◆ RAW RECORDS ◆
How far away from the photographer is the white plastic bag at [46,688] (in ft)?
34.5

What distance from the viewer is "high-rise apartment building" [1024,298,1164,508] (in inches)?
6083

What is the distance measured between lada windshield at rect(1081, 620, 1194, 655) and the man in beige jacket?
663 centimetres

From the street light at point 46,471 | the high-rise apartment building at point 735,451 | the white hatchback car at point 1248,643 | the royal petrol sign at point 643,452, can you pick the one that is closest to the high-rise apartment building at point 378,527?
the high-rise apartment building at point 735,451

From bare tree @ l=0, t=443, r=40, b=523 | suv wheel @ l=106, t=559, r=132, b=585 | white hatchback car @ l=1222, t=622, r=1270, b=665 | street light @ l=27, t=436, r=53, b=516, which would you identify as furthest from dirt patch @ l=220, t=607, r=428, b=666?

◆ PROBLEM REQUIREMENTS ◆
Rewrite all of the lines above, replacing "white hatchback car" with "parked hatchback" wherever it appears and keeping everything else the same.

◆ WRITTEN ANSWER ◆
How far away from the photographer is the white plastic bag at [46,688] (in ft)?
34.5

What distance from the viewer is "high-rise apartment building" [1024,298,1164,508] (in inches)?
6083

What is the distance measured between lada windshield at rect(1081, 620, 1194, 655) and the man in beige jacket?
663 centimetres

From the street light at point 46,471 | the high-rise apartment building at point 735,451 | the parked hatchback at point 1248,643 | the royal petrol sign at point 643,452, can you pick the one that is closest to the high-rise apartment building at point 378,527?
the high-rise apartment building at point 735,451

From bare tree @ l=0, t=443, r=40, b=523 | suv wheel @ l=106, t=559, r=132, b=585 | parked hatchback @ l=1222, t=622, r=1270, b=665 | street light @ l=27, t=436, r=53, b=516, which would you identify as furthest from dirt patch @ l=220, t=607, r=428, b=666?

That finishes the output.